Worse, the money supplied for infrastructure is wholly inadequate.  The Commission reports that universities have found it hard to maintain current infrastructure, and those without reserves could not expand. Lack of maintenance has led to an even greater infrastructure backlog, and institutions under severe financial strain continue to prioritise immediate costs over long term maintenance.  The annual infrastructure grant is running at about R 2.5 billion per year at present, whereas the DHET costing study found that R 771 billion would be required between 2014 and 2030.  The latter amount includes student housing but, even with that removed, the gap between need and provision is enormous. 

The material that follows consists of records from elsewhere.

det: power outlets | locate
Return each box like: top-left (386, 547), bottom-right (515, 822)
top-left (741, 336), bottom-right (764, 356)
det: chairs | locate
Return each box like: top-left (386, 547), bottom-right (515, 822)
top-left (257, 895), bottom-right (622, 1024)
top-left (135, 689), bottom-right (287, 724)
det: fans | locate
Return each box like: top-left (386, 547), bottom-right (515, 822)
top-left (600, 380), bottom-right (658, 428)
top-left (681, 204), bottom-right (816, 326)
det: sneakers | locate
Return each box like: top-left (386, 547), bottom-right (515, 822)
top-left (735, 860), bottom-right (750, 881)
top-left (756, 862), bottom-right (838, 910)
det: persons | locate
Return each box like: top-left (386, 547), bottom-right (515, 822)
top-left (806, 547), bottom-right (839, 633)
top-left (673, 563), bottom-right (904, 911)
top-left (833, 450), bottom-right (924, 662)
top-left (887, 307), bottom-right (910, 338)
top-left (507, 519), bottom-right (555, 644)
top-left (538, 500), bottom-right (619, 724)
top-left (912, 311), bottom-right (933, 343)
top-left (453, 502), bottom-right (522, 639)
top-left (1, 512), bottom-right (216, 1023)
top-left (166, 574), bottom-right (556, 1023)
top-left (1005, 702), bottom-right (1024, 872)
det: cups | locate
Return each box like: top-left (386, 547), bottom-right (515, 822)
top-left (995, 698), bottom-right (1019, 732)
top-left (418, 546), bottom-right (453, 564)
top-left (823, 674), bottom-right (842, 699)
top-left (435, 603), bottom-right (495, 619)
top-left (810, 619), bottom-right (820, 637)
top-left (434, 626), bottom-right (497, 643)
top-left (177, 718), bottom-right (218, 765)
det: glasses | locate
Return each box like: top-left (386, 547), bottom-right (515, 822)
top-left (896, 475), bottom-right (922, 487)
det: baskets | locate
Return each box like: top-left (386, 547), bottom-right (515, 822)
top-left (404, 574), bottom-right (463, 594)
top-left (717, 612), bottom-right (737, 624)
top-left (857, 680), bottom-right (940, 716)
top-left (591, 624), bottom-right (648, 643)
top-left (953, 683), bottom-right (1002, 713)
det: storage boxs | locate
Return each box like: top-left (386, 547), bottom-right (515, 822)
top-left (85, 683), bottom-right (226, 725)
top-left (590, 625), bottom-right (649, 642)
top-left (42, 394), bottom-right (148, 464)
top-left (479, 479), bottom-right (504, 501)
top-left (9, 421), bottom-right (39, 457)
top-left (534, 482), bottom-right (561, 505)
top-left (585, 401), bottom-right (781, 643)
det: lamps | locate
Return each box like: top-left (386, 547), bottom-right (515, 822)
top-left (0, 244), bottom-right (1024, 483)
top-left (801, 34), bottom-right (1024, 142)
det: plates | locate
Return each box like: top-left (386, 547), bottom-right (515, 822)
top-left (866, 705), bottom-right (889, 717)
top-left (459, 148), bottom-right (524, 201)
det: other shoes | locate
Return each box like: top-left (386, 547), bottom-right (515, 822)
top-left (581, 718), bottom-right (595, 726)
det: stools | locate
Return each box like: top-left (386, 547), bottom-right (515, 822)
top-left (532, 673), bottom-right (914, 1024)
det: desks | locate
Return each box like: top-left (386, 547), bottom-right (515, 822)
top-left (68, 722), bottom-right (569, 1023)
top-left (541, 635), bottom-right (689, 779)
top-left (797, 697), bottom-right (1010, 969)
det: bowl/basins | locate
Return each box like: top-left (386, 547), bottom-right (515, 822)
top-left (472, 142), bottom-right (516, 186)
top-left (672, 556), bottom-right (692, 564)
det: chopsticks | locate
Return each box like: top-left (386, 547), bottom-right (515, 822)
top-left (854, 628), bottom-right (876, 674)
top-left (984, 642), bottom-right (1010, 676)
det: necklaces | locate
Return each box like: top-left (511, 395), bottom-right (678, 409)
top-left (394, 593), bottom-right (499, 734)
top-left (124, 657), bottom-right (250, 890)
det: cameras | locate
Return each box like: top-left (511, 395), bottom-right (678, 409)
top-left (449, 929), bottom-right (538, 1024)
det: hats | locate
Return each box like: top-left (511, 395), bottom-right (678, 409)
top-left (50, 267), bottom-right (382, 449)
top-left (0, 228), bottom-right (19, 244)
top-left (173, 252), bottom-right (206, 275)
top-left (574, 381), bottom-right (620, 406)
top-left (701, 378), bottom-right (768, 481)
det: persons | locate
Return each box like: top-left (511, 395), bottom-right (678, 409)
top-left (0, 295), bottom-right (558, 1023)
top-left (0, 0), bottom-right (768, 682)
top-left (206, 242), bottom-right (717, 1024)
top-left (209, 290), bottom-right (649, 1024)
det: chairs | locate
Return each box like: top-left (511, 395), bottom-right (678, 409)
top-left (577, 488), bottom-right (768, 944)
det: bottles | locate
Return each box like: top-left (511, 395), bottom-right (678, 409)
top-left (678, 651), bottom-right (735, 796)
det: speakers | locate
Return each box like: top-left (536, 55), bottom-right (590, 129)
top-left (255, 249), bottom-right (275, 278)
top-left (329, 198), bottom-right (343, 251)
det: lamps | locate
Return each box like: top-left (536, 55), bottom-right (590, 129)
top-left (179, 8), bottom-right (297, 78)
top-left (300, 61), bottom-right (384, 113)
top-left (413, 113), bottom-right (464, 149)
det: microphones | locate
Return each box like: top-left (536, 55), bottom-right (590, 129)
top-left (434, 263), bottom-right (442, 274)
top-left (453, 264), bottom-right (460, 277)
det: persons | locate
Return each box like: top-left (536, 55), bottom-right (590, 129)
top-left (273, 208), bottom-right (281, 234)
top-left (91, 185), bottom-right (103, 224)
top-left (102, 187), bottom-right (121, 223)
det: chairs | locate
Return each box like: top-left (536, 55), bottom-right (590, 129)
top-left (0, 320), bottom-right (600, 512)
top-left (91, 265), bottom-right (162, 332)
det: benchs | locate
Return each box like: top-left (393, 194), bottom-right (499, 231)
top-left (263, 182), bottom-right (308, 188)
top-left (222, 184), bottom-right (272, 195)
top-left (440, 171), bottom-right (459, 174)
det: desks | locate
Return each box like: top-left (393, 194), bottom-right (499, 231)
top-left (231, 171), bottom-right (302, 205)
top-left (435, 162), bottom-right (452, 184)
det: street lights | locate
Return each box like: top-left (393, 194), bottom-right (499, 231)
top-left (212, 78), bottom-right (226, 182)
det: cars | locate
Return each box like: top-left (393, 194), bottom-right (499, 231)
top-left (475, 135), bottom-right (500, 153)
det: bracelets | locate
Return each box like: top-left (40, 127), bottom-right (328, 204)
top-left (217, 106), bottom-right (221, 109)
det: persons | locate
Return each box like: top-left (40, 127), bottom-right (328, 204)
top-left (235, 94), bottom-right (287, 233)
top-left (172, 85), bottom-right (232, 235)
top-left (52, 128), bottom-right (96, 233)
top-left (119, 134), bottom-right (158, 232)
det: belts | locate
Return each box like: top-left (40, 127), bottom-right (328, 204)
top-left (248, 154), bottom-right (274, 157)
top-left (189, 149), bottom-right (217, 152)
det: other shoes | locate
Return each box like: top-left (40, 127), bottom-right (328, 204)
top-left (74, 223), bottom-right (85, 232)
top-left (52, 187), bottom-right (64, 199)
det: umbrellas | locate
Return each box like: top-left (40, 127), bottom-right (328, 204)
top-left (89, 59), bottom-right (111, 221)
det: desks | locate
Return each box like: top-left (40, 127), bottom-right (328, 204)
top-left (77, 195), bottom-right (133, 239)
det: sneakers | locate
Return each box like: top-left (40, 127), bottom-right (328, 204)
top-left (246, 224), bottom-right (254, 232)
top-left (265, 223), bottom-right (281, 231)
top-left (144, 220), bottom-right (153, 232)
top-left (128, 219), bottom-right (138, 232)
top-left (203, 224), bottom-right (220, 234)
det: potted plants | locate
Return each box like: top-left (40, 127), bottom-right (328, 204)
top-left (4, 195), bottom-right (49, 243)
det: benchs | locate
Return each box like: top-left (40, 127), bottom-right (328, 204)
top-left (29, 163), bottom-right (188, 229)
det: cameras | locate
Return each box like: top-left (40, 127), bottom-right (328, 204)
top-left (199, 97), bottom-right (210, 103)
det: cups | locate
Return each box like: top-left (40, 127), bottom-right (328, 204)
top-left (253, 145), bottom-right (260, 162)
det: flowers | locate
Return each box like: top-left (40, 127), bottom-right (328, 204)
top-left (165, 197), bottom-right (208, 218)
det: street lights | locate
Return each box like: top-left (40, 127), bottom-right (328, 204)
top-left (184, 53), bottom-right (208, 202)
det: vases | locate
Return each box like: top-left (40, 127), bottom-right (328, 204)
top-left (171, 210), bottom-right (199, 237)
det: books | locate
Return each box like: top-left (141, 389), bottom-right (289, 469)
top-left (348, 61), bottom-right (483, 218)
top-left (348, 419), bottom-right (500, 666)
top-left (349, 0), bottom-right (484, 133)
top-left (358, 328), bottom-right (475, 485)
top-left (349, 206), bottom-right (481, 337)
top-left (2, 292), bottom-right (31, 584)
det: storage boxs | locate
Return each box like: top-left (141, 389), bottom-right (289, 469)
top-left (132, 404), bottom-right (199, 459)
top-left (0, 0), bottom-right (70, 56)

Student housing in universities is better in universities than in TVET colleges.  In 2011, there were 107 598 beds for 535 000 contact students, or 201 per 1 000.  Bed shortages were estimated at     207 800 in 2013.  The cost in current prices of eliminating the backlog over ten years is estimated at R 147 billion.  The brief on TVET colleges outlined the process by which the PIC and others could finance additional beds.  This provision implies that residence fees would have to be set at a level which covers not only operating and maintenance costs but a competitive return on investment.


The issue of financing students will be covered in the next brief.